The SAFE (Sensitivity Analysis for Environmental Applications) toolbox is a set of Matlab routines and workflows for carrying out a wide range of sensitivity analyses (see Pianosi, F., J. Rougier, J. Freer, J. Hall, D. B. Stephenson, K. J. Beven, and T. Wagener, 2016, Sensitivity Analysis of environmental models: a systematic review with practical workflows, Environmental Modelling and Software, 79: 214-232). The SAFE toolbox is hosted by the University of Bristol at http://www.bris.ac.uk/cabot/resources/safe-toolbox/

The CURE toolbox

The CURE (CREDIBLE Uncertainty and Risk Estimation) is a set of Matlab/Octave routines and workflows for a variety of forms of uncertainty estimation (including Forward Uncertainty Estimation, Bayesian MCMC methods, Approximate Bayesian Computation (ABC) methods,  Generalised Likelihood Uncertainty Estimation (GLUE) methods.  The  CURE toolbox is hosted by the University of Bristol and will be released real soon now.

The CAPTAIN toolbox

The CAPTAIN tool box for time series analysis includes routines on which some of the real-time forecasting methods described in Section 5.3 of Environmental Modelling: An Uncertain Future? may be found at http://www.es.lancs.ac.uk/cres/captain/

Octave implements much of the functionality of Matlab in a package freely available under the GNU General Public License

Generation of random variables

Matlab has a number of inbuilt random number generators for different forms of distribution.
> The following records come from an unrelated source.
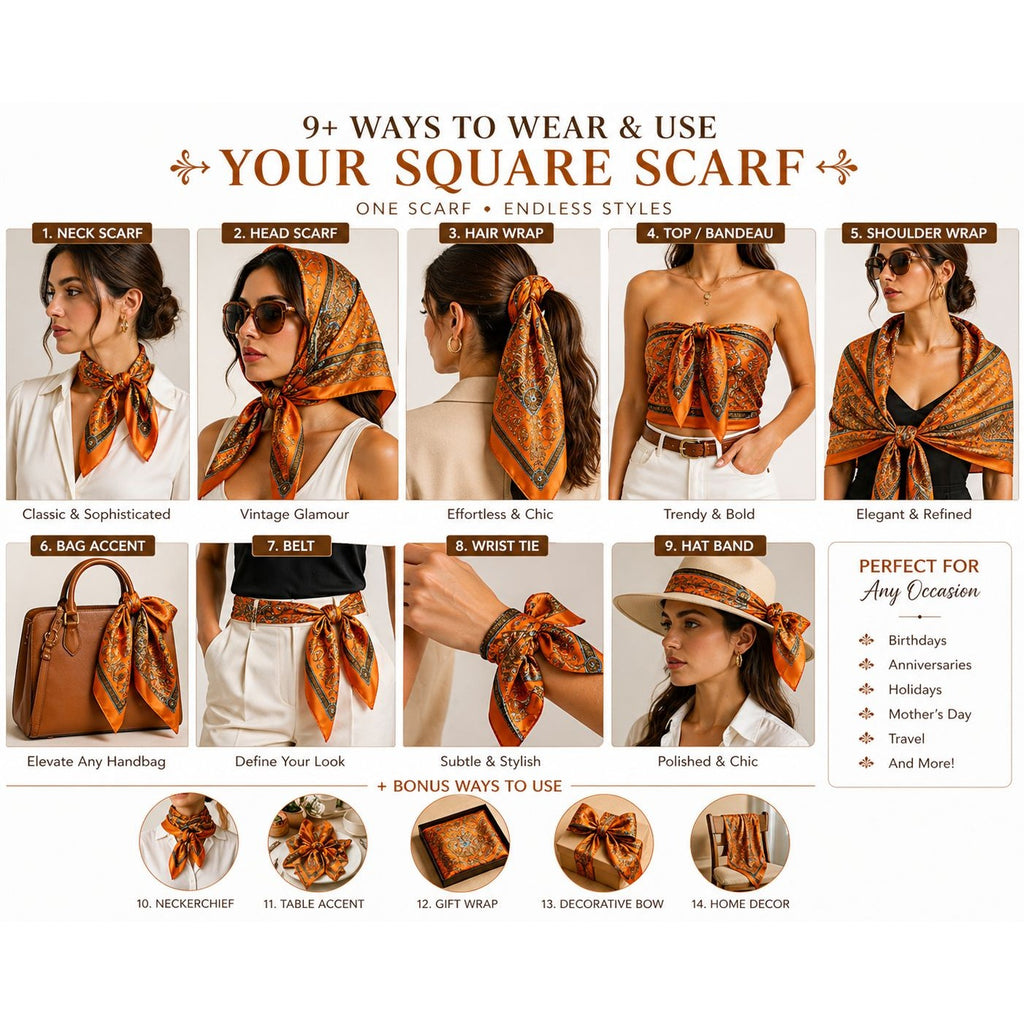 9+ WAYS TO WEAR & USE
YOUR SQUARE SCARF
ONE SCARF • ENDLESS STYLES

1. NECK SCARF
Classic & Sophisticated

2. HEAD SCARF
Vintage Glamour

3. HAIR WRAP
Effortless & Chic

4. TOP / BANDEAU
Trendy & Bold

5. SHOULDER WRAP
Elegant & Refined

6. BAG ACCENT
Elevate Any Handbag

7. BELT
Define Your Look

8. WRIST TIE
Subtle & Stylish

9. HAT BAND
Polished & Chic

PERFECT FOR
Any Occasion
Birthdays
Anniversaries
Holidays
Mother's Day
Travel
And More!

+ BONUS WAYS TO USE
10. NECKERCHIEF
11. TABLE ACCENT
12. GIFT WRAP
13. DECORATIVE BOW
14. HOME DECOR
The EU Joint Research Centre (JRC) Simlab package includes a wide variety of distribution generation functions (https://simlab.jrc.it/docs/html/main.html) with a “cook book” for new users.
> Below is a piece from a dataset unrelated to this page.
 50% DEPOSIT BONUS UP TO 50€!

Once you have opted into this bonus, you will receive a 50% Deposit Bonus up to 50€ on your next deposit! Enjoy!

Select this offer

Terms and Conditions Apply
Both the SAFE and CURE toolboxes (see above) include routines for the generation of independent and correlated random variables.

Generalised Sensitivity Analysis (GSA)

The JRC Simlab package noted above includes the Sobol’ method of generalised sensitivity analysis.  JRC also maintains a sensitivity analysis forum with details of some other software packages (http://sensitivity-analysis.jrc.it/forum/default.asp )

Routines for Hornberger-Spear-Young GSA are included in the SAFE package (see above)

Generalised Likelihood Uncertainty Estimation (GLUE)

A Matlab implementation of GLUE is available from the EU Joint Research Laboratory (see http://eemc.jrc.ec.europa.eu/softwareGLUEWIN.htm ). This package also includes routines for HSY Generalised Sensitivity Analysis.

An implementation of GLUE is included in the CURE toolbox (see above).